After the Huffman tree the data encoded according to the tree is written.
The encoding algorithm approaches linear time since the input is processed in a single loop. Inside that loop, however, some matches are found recursively. This recursion still has a stack limit of 15 since the length of the match cannot be longer. This is due to the limit of four bits that are allocated for the match length in the output. Further, the matches of the already-processed part of the input are store in a dict. Dict has a O(1) constant time complexity in access operations. So accessing past matches will not affect time complexity.
Time complexity: O(n).
Much like the encoding, the decoder processed the input in a single while-loop. Looping over the data and appending matches to an output buffer.
Time complexity: O(n).
The algorithm starts by iterating the input to calculate the frequencies of characters. This is done in O(n) time. After that the Huffman tree is built. This also happens in linear time as it is normal tree traversal. When the tree is ready, it is encoded into a buffer. This also traverses the tree in linear time. At last the input bytes are processed one by one in a for loop to build the output.
Time complexity: O(n).
The decoding reverses the encoding operation thus starting with decoding the Huffman tree from the beginning of the input. The tree is built in linear time in a single while loop. After the tree is build the rest of the input is processed in a while loop and the arrays of bits are searched from the Huffman tree. Tree access operation is done in O(log n) time, but since the tree will not contain more than 256 leaf nodes the tree will not grow at the same rate as the input data size.
Time complexity: O(n).
Further empirical proof of the time complexities can be read from the visualization below.

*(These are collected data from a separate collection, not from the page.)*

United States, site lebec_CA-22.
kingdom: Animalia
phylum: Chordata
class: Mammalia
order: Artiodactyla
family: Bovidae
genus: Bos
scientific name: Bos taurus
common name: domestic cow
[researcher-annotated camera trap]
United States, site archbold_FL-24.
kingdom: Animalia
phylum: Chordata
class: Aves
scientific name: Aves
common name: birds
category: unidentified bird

Sample | Encoding Speed (s) | Decoding Speed (s) | Original Data (KB) | Compressed Data (KB) | Compression Ratio |
---|---|---|---|---|---|
sample/simple.txt | 0.0001 | 0.0000 | 0.078 | 0.065 | 0.833 |
sample/lorem.txt | 0.0955 | 0.0266 | 88.319 | 58.291 | 0.66 |
sample/shakespeare.txt | 6.4050 | 1.6093 | 5330.272 | 3901.245 | 0.732 |
sample/simple_image.png | 0.0020 | 0.0005 | 2.185 | 0.878 | 0.402 |
sample/small_image.jpeg | 0.0129 | 0.0020 | 8.248 | 9.026 | 1.094 |
n = 1 000 | 0.0014 | 0.0002 | 0.977 | 1.099 | 1.125 |
n = 10 000 | 0.0173 | 0.0024 | 9.766 | 10.978 | 1.124 |
n = 100 000 | 0.1893 | 0.0238 | 97.656 | 109.718 | 1.124 |
n = 1 000 000 | 1.9506 | 0.2337 | 976.562 | 1096.839 | 1.123 |
n = 10 000 000 | 21.3077 | 2.3422 | 9765.625 | 10968.202 | 1.123 |
n = 100 000 000 | 233.3153 | 23.7175 | 97656.25 | 109682.097 | 1.123 |
Sample | Encoding Speed (s) | Decoding Speed (s) | Original Data (KB) | Compressed Data (KB) | Compression Ratio |
---|---|---|---|---|---|
sample/simple.txt | 0.0001 | 0.0001 | 0.078 | 0.048 | 0.615 |
sample/lorem.txt | 0.0126 | 0.0855 | 88.319 | 47.287 | 0.535 |
sample/shakespeare.txt | 0.7357 | 5.4583 | 5330.272 | 3083.375 | 0.578 |
sample/simple_image.png | 0.0006 | 0.0021 | 2.185 | 1.149 | 0.526 |
sample/small_image.jpeg | 0.0022 | 0.0138 | 8.248 | 8.44 | 1.023 |
n = 1 000 | 0.0004 | 0.0014 | 0.977 | 0.938 | 0.96 |
n = 10 000 | 0.0017 | 0.0129 | 9.766 | 8.296 | 0.849 |
n = 100 000 | 0.0153 | 0.1281 | 97.656 | 82.016 | 0.84 |
n = 1 000 000 | 0.1528 | 1.2804 | 976.562 | 820.079 | 0.84 |
n = 10 000 000 | 1.5420 | 12.9038 | 9765.625 | 8201.985 | 0.84 |
n = 100 000 000 | 15.3825 | 128.9075 | 97656.25 | 82027.189 | 0.84 |
The LZ implementation does not seem to play well with totally random bytes. The speed of LZ compression could be improved.